When Izzy was in first grade, her family couldn’t afford school supplies, so she pretended that she had forgotten them at home. Then one day, when she opened her little flip-top desk, there was a brand-new box of Crayola crayons. They were still pointy at the top and smelled like wax and had a sharpener on the back. Izzy had no idea if it was her teacher who’d given them to her, and she never found out. But she did realize, then, that her family was different from other families. Most kids didn’t go to Sam’s Club for lunch when you weren’t even a member, because you could make the rounds for free samples. Ketchup sandwiches, with packets stolen from McDonald’s, weren’t normal. Her mother rummaged through her brothers’ backpacks and threw out the flyers for the Scholastic Book Club, for field trips, for dances, for anything that was an additional expense. When they ate dinner, Izzy would pretend to be full because she knew her mother wouldn’t have any food if she didn’t leave some behind on her plate.
As she worked through high school, she was determined to have a different life. She couldn’t afford an SAT prep course, so she asked another student for the syllabus, and then got books through interlibrary loans and taught herself. She applied for more than a hundred scholarships that she found online using the library’s free Internet. She didn’t get them all. But she got enough for a free education.
She went to nursing school on student loans and she scrimped and saved.
And then she met Parker—who had taken her on her first vacation.

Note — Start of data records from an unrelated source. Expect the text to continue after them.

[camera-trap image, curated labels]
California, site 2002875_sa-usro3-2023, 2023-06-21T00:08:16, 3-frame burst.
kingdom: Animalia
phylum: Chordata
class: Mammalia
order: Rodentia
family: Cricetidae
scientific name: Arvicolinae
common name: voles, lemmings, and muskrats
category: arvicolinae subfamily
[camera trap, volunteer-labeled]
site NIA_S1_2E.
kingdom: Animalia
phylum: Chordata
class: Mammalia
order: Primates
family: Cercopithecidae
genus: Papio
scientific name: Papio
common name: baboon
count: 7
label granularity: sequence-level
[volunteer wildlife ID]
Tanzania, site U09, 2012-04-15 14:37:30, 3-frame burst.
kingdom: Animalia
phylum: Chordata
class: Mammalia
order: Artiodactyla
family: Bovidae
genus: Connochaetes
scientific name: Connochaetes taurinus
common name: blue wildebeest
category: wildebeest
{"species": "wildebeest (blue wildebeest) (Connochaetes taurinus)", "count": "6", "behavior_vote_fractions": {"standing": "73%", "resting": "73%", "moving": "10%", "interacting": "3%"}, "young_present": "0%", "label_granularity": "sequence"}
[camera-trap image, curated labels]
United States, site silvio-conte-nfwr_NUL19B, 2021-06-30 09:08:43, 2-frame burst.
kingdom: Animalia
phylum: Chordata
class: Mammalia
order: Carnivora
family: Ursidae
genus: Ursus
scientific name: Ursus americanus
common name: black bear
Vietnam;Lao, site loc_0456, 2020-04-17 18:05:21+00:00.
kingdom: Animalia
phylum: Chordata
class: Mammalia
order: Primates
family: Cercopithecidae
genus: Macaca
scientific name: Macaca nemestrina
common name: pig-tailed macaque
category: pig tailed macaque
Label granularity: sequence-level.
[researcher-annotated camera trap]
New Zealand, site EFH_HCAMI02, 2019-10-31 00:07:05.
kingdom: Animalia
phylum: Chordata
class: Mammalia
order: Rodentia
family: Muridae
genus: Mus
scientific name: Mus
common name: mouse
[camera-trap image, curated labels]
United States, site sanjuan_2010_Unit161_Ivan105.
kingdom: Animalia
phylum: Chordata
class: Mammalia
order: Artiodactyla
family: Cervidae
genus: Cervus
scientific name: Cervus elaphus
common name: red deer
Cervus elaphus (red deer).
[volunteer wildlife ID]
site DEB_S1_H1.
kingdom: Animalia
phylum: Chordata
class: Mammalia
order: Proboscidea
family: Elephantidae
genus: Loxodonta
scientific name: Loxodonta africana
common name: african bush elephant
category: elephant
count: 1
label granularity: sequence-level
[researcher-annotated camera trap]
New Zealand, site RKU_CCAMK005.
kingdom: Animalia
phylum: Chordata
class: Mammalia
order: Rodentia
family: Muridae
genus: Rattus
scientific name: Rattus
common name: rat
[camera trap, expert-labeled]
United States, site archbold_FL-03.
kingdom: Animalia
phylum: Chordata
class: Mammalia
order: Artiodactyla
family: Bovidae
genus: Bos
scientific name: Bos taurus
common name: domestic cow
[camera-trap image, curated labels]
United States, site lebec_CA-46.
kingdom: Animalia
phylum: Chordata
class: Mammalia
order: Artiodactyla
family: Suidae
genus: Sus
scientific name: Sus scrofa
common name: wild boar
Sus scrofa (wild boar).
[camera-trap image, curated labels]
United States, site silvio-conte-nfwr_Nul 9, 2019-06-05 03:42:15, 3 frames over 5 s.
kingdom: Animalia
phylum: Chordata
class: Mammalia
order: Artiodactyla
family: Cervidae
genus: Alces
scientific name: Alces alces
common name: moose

Who couldn’t believe that she’d never gone to a doctor growing up—only the school nurse, who didn’t require insurance.
Who had found her adding water to the shampoo so it lasted longer.
Who had proposed, in spite of all this.
If she had told Parker about the pregnancy, he would have been thrilled. He would have used it as leverage, to make her say yes, instead of I need more time.
But then she would never stand on her own two feet financially. Or pay off her own nursing school loans. Or buy a house, just because she had the credit to do it. And she could not get him to understand why that was so important.
The man who was beckoning to her was waving his arms, trying to get her to start moving again. If she ran, now, she could save herself.
Izzy felt Bex reach for her hand. She could imagine the effort and pain that cost the woman, and she gently laced her fingers with Bex’s and squeezed. She leaned down. “You’re going to be fine,” she said. She drew a deep breath, and took another long step forward.
Once, when her brothers had been fighting over who got more spaghetti for dinner, her mother had said, You don’t look at another person’s plate to see if they have more than you. You look to see if they have enough.
Izzy thought of Dr. Ward, bleeding on the floor, still inside. She let go of the handles of the wheelchair, turned, and ran back to the gaping mouth of the clinic door.